Unsur-unsur yang bersifat subjektif seperti kesalahandengan maksud untuk menyesatkan para penguasa umum ataupun para penanggung.
Dalam tindak pidana pemalsuan bisa dijerat dalam sanksi pidana bersumber pada pasal 268 KUHP.
Merumuskan diantaranya, barang siapa membuat secara palsu ataupun memalsukan surat keterangan dokter tentang ada ataupun tidak adanya penyakit.
Kelemahan ataupun cacat, dengan maksud untuk menyesatkan para penguasa umum ataupun para penanggung, dikenakan dengan pidana penjara paling lama 4 tahun.
Diancam dengan pidana yang sama, barang siapa dengan maksud yang sama memakai surat keterangan palsu.
Unsur kesalahan sebagai pertanggungjawaban pidana bukan kesalahan yang bersifat psychologis.
Ataupun kesalahan sebagaimana pada unsur tindak pidana (yang berbentuk kesengajaan ataupun kealpaan).
Unsur kesalahan yang tidak bersifat psychologis ataupun bersifat normatif telah banyak dibahas di dalam doktrin-doktrin hukum pidana.
Selain beberapa sanksi tersebut di atas, DPR RI melalui Komisi IX duduk bersama dengan Kementerian Kesehatan membahas masalah pemalsuan surat tes Covid-19.
Serta mekanisme pencegahannya, mengingat dampak yang ditimbulkan cukup besar.
DPR RI melalui Komisi IX menawarkan solusi kepada Kementerian Kesehatan, dalam hal pembuatan surat tes Covid-19 harus melalui satu pintu dalam hal penomoran surat.
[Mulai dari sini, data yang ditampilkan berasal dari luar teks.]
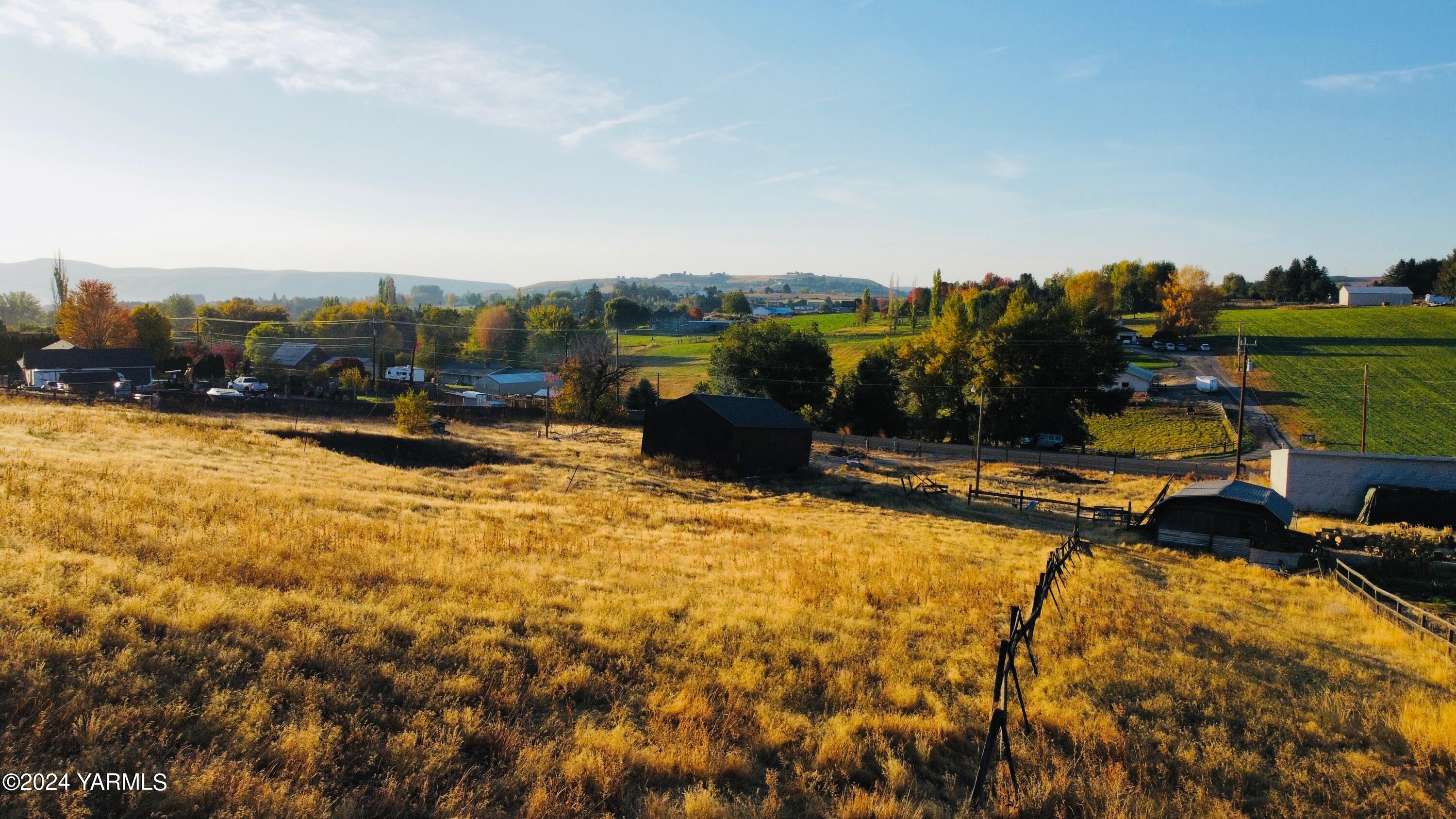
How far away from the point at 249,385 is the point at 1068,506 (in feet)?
228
Setelah itu baru didapatkan nomor konfirmasi yang dapat digunakan dan ditulis dalam surat keterangan tes Covid-19.
Hal ini dilakukan tentunya untuk meminimalisasi tingkat pemalsuan surat tes Covid-19 yang terjadi selama ini.
Mempermudah petugas yang ditempatkan di area moda transportasi melakukan pengecekan keaslian surat tersebut.
Dilakukan dengan cara cukup memasukkan nomor surat tersebut.
Jika memang surat tersebut asli maka sudah terdaftar pada Kementerian Kesehatan.
Hal ini dilakukan untuk memberikan efek jera bagi pelaku dan pemakai Surat tes Covid-19 palsu.
Semoga covid cepat berlalu dan perekonomian semakin membaik.